Fotografía de Pixabay

Fotografía de Pixabay

“Muere en su casa solo y el cadáver lo encuentra la Policía”. “En Lorca aparece el cuerpo de una mujer en su coche después de 5 días de su fallecimiento”.  Estos sucesos cada vez son más repetitivos y además se conocen públicamente. El comportamiento de los seres humanos está cambiando. Lo demuestra cada uno de los tristes acontecimientos que diariamente conocemos –y otros que no salen a la luz-, que nos hacen darnos cuenta de la soledad del ser humano. Hechos preocupantes que ponen de manifiesto el individualismo de esta sociedad.  Muchos de los cadáveres son encontrados después de días e incluso meses, sin que nadie se percate de la falta de esa persona. Te mueres solo y nadie se entera. Hay quienes hablan de la soledad como la epidemia del siglo XXI. Se pone en evidencia cada día. En un mundo en el que estamos hiperconectados con otras personas, que no comunicados; en el que las redes sociales y las nuevas tecnologías nos ponen en contacto con las personas que están al otro lado y a miles de kilómetros de nosotros resulta paradójico que cada vez nos sintamos más aislados socialmente, más tristes y más deprimidos. En definitiva, más solos. Según el Instituto Nacional de Estadística (INE) las viviendas familiares en España con una persona están por encima del 25% (4.741 de 18.562, dato del segundo semestre de 2018). Son las cifras de la soledad.
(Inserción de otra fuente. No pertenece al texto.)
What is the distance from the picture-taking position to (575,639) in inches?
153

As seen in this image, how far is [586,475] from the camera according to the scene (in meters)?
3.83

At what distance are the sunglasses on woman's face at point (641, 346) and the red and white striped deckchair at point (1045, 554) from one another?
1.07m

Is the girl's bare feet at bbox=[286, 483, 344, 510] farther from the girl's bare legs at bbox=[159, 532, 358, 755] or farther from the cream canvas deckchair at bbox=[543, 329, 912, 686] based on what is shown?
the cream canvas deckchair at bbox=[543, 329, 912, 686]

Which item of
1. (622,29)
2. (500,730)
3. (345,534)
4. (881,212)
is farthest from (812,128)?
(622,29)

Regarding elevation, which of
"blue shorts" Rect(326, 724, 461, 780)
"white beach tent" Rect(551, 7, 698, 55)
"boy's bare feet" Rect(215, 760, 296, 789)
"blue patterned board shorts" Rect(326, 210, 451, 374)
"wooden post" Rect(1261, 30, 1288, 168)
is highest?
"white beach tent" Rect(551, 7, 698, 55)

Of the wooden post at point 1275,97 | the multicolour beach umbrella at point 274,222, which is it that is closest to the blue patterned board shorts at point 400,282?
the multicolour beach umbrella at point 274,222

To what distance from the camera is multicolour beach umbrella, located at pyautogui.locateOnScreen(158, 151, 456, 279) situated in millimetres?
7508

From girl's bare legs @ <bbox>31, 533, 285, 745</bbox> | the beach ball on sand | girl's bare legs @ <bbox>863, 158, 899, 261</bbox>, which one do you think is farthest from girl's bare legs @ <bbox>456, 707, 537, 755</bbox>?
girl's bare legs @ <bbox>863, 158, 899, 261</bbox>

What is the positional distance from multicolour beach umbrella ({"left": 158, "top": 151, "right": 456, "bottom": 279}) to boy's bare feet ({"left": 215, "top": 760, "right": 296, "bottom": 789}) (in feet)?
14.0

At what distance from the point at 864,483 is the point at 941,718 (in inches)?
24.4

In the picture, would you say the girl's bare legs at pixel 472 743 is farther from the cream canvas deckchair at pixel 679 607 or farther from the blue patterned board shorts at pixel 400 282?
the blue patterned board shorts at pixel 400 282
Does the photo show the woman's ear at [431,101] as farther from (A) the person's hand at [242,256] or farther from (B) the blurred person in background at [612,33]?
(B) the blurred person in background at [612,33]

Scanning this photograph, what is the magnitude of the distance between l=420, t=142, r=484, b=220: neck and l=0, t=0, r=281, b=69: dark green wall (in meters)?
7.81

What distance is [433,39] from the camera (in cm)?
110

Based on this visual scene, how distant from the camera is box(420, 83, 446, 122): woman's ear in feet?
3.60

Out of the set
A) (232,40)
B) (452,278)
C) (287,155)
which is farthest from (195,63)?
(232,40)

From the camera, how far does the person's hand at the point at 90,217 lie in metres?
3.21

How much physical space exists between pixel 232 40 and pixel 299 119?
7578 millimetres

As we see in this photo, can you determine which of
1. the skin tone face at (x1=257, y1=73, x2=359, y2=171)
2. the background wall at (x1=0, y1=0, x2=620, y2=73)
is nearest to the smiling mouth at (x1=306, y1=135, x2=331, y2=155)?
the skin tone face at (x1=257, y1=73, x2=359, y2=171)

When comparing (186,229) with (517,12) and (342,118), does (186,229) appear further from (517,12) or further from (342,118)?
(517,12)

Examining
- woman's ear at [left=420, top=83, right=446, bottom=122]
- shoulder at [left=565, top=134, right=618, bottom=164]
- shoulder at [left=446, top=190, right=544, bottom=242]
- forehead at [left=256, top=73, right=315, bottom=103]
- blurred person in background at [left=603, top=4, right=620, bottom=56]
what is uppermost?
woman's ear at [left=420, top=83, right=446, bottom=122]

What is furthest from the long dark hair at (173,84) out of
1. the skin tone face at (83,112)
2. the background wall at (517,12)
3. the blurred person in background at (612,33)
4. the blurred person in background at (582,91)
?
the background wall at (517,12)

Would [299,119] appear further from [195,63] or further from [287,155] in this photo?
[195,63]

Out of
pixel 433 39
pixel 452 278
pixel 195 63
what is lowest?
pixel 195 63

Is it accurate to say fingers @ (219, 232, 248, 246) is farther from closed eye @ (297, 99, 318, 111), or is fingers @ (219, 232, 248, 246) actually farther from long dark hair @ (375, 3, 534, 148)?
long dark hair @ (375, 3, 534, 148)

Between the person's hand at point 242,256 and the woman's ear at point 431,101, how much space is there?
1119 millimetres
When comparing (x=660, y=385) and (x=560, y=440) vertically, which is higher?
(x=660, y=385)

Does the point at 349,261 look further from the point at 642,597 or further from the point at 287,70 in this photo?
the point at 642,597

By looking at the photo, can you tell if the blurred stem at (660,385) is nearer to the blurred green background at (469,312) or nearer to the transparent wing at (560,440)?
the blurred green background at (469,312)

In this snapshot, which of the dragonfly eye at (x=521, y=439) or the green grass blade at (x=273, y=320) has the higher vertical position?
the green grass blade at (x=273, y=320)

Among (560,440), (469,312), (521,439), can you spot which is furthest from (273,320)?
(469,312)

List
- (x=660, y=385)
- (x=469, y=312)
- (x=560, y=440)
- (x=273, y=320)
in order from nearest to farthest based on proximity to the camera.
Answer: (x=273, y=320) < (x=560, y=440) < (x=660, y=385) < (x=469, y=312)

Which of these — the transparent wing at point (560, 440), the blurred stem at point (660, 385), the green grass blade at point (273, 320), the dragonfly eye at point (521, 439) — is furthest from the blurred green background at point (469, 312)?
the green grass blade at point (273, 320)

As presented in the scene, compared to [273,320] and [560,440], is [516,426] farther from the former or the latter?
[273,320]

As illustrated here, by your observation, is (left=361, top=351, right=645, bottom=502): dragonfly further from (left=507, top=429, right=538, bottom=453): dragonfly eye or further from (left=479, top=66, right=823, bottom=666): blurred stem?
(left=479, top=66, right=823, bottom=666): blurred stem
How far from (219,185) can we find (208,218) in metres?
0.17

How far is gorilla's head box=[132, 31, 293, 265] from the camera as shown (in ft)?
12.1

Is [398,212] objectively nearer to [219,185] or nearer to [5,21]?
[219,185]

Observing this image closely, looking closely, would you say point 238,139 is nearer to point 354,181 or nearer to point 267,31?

Cifras que demuestran una vez más  como en nuestra sociedad hay cientos de ancianos abandonados, numerosos los inmigrantes apartados de su familia; miles de adolescentes y jóvenes discriminados y tantos hombres y mujeres que aun viviendo en familia se sienten solos. ¿Por qué en un mundo tan globalizado y comunicado el drama de la soledad es tan patente? La edad, la enfermedad, las circunstancias familiares, los divorcios y separaciones, la viudedad, las circunstancias económicas y laborales, las relaciones con los demás, la falta de creencias, etc., son algunas de las causas que generan el drama de la soledad. Pero ¿Qué actitud debemos tomar? ¿Qué tenemos que hacer? Es necesario combatir el sentimiento de soledad, pidiendo ayuda a los demás, fortaleciendo la fe en Dios, reforzando la autoestima, y teniendo la firme convicción de que no estamos solos. Siempre hay alguien en el camino de cada uno.  Los creyentes así lo sabemos.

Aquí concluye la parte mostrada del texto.